C'mon, people, don't ya think we should give the guy a break? Say, start with both kneecaps. . .
Bomb suspect lost Conn. home to foreclosure
Chase sued him in September after he defaulted on $200,000 loan
The suspect in the Times Square bombing attempt defaulted on a $200,000 mortgage on his Connecticut home and the Shelton property is now in foreclosure, according to court records.
The foreclosure records show Faisal Shahzad took out the mortgage on a home in Shelton, Conn., in 2004, and he co-owned the home with a woman named Huma Mian.
Chase Home Finance LLC sued Shahzad, 30, in September to force the foreclosure. The case is pending in Milford Superior Court.
Former neighbors described him as a family man who reportedly said he worked on Wall Street.
After being forced to leave the Shelton home, Shahzad moved to a home in Bridgeport, Conn., and FBI agents searched that property early Tuesday, removing filled plastic bags. A bomb squad came and went without entering as local police and FBI agents gathered in the cordoned-off street.

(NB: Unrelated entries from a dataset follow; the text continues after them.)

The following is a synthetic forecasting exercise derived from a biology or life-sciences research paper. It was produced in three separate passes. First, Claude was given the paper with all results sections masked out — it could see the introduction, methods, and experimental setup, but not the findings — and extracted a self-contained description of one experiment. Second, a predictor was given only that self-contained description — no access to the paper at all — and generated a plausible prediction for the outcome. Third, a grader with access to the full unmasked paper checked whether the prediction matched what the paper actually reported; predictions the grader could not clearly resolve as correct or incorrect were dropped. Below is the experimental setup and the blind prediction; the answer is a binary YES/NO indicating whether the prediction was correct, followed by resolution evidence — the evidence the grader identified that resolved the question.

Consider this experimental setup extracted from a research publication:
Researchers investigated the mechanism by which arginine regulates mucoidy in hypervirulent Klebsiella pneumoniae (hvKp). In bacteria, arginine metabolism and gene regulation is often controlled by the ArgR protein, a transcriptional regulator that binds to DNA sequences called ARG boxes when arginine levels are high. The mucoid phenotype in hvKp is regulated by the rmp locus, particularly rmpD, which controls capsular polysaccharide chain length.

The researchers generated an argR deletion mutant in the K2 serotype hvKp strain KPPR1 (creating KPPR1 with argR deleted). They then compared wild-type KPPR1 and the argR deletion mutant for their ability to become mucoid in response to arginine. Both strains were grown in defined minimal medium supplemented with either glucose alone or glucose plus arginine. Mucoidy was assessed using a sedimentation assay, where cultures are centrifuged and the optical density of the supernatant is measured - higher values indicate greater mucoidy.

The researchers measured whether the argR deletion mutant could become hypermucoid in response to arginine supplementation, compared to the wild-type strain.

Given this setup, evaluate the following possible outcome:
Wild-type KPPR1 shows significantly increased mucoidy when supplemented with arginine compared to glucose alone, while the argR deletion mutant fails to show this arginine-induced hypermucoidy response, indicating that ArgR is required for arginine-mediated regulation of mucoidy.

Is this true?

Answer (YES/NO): YES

In Shelton, former neighbor Brenda Thurman told the New York Times that Shahzad and his wife, Huma Mian, spoke limited English and kept mostly to themselves. The couple had two young children, a girl and a boy, she said.
Thurman told the newspaper that the couple had lived at the house at 119 Long Hill Avenue for about three years before moving out last year.
"He was a little bit strange," she told the Associated Press. "He didn't like to come out during the day."
Thurman showed reporters a laptop computer showing a Facebook photo of her neighbor, the New Haven Independent reported. The photo showed Shahzad with a woman and a child.
Another neighbor, Audrey Sokol, said she thought Shahzad worked in nearby Norwalk. Sokol, a teacher, said that he would wave and say hello and that he seemed normal to her.
The Shelton home is a two-story grayish-brown colonial with a sloping yard in a working-class neighborhood. On Tuesday morning, the home looked as if it had been unoccupied for a while.
Shahzad left around May 2009, Thurman said, and his wife followed about a month later.
Pakistani police told NBC News that Shahzad traveled from the United States to Karachi on July 3, 2009, returning to the United States on Aug. 8, 2009. During that time, he is believed to have traveled to Peshawar, a major city in the region bordering Afghanistan known as the Federally Administered Tribal Areas.
Shahzad was taken into custody late Monday by FBI agents and New York Police Department detectives at Kennedy Airport while trying to board a flight to Dubai, according to U.S. Attorney General Eric Holder and other officials.
Investigators still don't have evidence that Shahzad is connected to the Pakistani Taliban or any foreign terror groups. Said one government source: "He's claimed to have acted alone, but these are things that have to be investigated."